OIL ON CANVAS LAID DOWN ON BOARD, SIGNED
AMERICAN, 1938
30 X 10 INCHES
FRAMED 37 X 16.5 INCHES
August
Mosca
He immigrated to the United States with his family in 1911. Mosca studied at Yale University from 1924-26. He then attended Pratt Institute, Grand Central School and the Art Students League in New York City, where he studied with Harry Wickey. Though he was a matriculated student at these schools, Mosca never actually completed any degrees. He also traveled to Italy where he studied the works of some of the great Italian Renaissance masters, including Raphael, Leonardo, Signorelli, and Michaelangelo.

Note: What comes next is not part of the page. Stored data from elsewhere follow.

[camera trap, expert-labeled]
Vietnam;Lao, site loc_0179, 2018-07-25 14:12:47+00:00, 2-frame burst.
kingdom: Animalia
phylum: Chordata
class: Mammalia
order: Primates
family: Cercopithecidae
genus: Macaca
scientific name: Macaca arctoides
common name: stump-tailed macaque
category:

As well as being a working painter, Mosca taught art at the Pratt Institute, Cooper Union, Art Students League, and in Tuxedo Park. Mosca’s first one-man show was held at the Harry Salpeter Gallery in New York in 1959, where he showed annually until 1969. Later the FAR Gallery handled him exclusively for six years; he was given a one-man exhibition every year. Other one-man exhibitions were held at the Guild Hall in East Hampton, in New Haven, Connecticut, and in Newark, New Jersey. In 1990 the prestigious Grand Central Gallery in New York held a 50 year retrospective of Mosca’s drawings and paintings. In 1997 the ACA Gallery in New York held a one-man show titled “August Mosca Paints New York.” He was included in the “Living Legends” exhibition at the Millennium Gallery in East Hampton. He also exhibited in the Red Barn Atelier and the Elaine Benson Gallery both in Southhampton, as well as the Linda Fishetti Gallery in Southhold. His work was included in the Metropolitan Museum’s “Portrait of America” exhibition, and in the Museum of Modern Art.